What you are asked to do: Set down exactly, and only, the lines from the one with "By observation, is" to the final line of the entries, both included.

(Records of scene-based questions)
================================

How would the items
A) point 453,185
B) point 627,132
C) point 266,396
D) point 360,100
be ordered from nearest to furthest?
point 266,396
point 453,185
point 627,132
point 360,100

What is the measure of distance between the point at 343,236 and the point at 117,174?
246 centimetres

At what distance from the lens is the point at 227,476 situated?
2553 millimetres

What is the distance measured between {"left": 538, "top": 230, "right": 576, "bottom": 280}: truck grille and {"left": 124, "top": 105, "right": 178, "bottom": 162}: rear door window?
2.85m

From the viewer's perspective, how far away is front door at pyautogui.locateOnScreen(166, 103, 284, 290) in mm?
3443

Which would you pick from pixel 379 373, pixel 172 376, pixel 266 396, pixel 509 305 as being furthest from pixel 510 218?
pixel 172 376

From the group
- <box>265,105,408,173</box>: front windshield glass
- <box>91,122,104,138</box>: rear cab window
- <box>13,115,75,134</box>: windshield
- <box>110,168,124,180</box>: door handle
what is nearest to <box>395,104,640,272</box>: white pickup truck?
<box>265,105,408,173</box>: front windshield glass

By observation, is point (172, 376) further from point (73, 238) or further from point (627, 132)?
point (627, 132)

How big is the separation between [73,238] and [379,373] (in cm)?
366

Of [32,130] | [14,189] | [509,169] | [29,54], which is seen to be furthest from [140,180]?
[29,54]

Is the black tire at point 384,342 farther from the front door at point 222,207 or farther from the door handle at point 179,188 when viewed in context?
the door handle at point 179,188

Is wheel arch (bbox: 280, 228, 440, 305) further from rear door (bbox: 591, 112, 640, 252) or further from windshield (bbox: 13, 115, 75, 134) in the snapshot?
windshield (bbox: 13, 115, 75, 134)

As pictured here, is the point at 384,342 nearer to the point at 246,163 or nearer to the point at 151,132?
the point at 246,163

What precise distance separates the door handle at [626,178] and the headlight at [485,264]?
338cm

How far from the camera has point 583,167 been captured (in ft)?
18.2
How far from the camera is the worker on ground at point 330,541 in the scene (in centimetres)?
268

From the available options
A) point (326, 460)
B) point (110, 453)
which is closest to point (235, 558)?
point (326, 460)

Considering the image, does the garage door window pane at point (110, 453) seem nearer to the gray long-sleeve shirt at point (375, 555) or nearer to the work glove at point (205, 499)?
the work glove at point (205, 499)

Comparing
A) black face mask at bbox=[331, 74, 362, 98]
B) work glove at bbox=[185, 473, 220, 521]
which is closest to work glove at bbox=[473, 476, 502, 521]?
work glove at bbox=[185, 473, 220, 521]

================================

Task output:
By observation, is point (172, 376) further from point (73, 238) or further from point (627, 132)?
point (627, 132)

How big is the separation between [73,238] and [379,373] (in cm)?
366

Of [32,130] | [14,189] | [509,169] | [29,54], which is seen to be furthest from [140,180]?
[29,54]

Is the black tire at point 384,342 farther from the front door at point 222,207 or farther from the door handle at point 179,188 when viewed in context?
the door handle at point 179,188

Is wheel arch (bbox: 280, 228, 440, 305) further from rear door (bbox: 591, 112, 640, 252) or further from windshield (bbox: 13, 115, 75, 134) in the snapshot?
windshield (bbox: 13, 115, 75, 134)

As pictured here, is the point at 384,342 nearer to the point at 246,163 or nearer to the point at 151,132?
the point at 246,163

What precise distance separates the door handle at [626,178] and the headlight at [485,264]?
338cm

How far from the camera has point 583,167 been captured (in ft)?
18.2
How far from the camera is the worker on ground at point 330,541 in the scene (in centimetres)?
268

From the available options
A) point (326, 460)
B) point (110, 453)
which is closest to point (235, 558)?
point (326, 460)

Considering the image, does the garage door window pane at point (110, 453) seem nearer to the gray long-sleeve shirt at point (375, 555) or nearer to the work glove at point (205, 499)?
the work glove at point (205, 499)

Comparing
A) black face mask at bbox=[331, 74, 362, 98]
B) work glove at bbox=[185, 473, 220, 521]
which is closest to work glove at bbox=[473, 476, 502, 521]?
work glove at bbox=[185, 473, 220, 521]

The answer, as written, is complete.